Picture: Thomas J Watson. So IBM is at it again: first chess, now quizzes? In the new year their AI system ‘Watson’ (named after the founder of the company – not the partner of a system called ‘Crick’, nor yet of a vastly cleverer system called ‘Holmes’) is to be pitted against human contestants in the TV game Jeopardy: it has already demonstrated its remarkable ability to produce correct answers frequently enough to win against human opposition. There is certainly something impressive in the sight of a computer buzzing in and enunciating a well-formed, correct answer.

However, if you launch your new technological breakthrough on a TV quiz, rather than describing it in a peer-reviewed paper, or releasing it so that the world at large can kick it around a bit, I think you have to accept that people are going to suspect your discovery is more a matter of marketing than of actual science; and much of the stuff IBM has put out tends to confirm this impression. It’s long on hoopla, here and there it has that patronising air large businesses often seem to adopt for their publicity (“Imagine if a box could talk!”) and it’s rather short on details of how Watson actually works.
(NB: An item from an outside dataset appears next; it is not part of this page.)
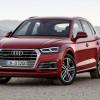 Официально: новый Audi Q5 2017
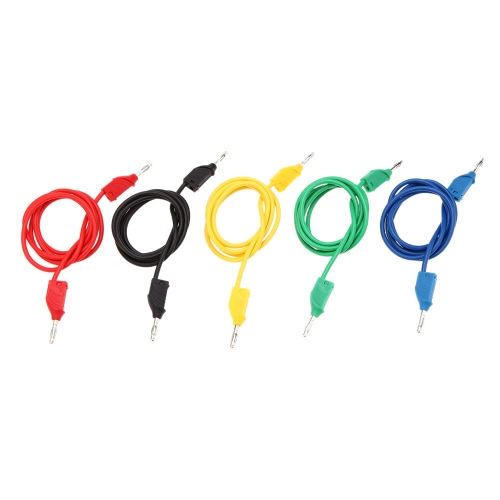GoolRC Universial 5 Colors Closed Anti-static 3mm Jack Male Banana Clip to Jack Male Banana Clip 1m Silicone Test Supportive Cable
This video seems to give a reasonable summary: there doesn’t seem to be anything very revolutionary going on, just a canny application of known techniques on a very large, massively parallel machine.

Not a breakthrough, then? But it looks so good! It’s worth remembering that a breakthrough in this area might be of very high importance. One of the things which computers have never been much good at is tasks that call for a true grasp of meaning, or for the capacity to deal with open-ended real environments. This is why the Turing test seems (in principle, anyway) like a good idea – to carry on a conversation reliably you have to be able to work out what the other person means; and in a conversation you can talk about anything in any way. If we could crack these problems, we should be a lot closer to the kind of general intelligence which at present robots only have in science fiction.

Sceptically, there are a number of reasons to think that Watson’s performance is actually less remarkable than it seems. First, a problem of fair competition is that the game requires contestants to buzz first in order to answer a question. It’s no surprise that Watson should be able to buzz in much faster than human contestants, which amounts to giving the machine the large advantage of having first pick of whatever questions it likes.

Second, and more fundamental, is Jeopardy really a restricted domain after all? This is crucial because AI systems have always been able to perform relatively well in ‘toy worlds’ where the range of permutations could be kept under control. It’s certainly true that the interactions involved in the game are quite rigidly stylised, eliminating at a stroke many of the difficult problems of pragmatics which crop up in the Turing Test. In a real conversation the words thrown at you might require all sorts of free-form interpretation, and have all kinds of conative, phatic and inferential functions; in the quiz you know they’re all going to be questions which just require answers in a given form.  On the other hand, so far as topics go, quiz questions do appear to be unrestricted ones which can address any aspect of the world (I note that Jeopardy questions are grouped under topics, but I’m not quite sure whether Watson will know in advance the likely categories, or the kinds of categories, it will be competing in). It may be interesting in this connection that Watson does not tap into the Internet for its information, but its own large corpus of data. The Internet to some degree reflects the buzzing chaos of reality, so it’s not really surprising or improper that Watson’s creators should prefer something a little more structured, but it does raise a slight question as to whether the vast database involved has been customised for the specifics of Jeopardy-world.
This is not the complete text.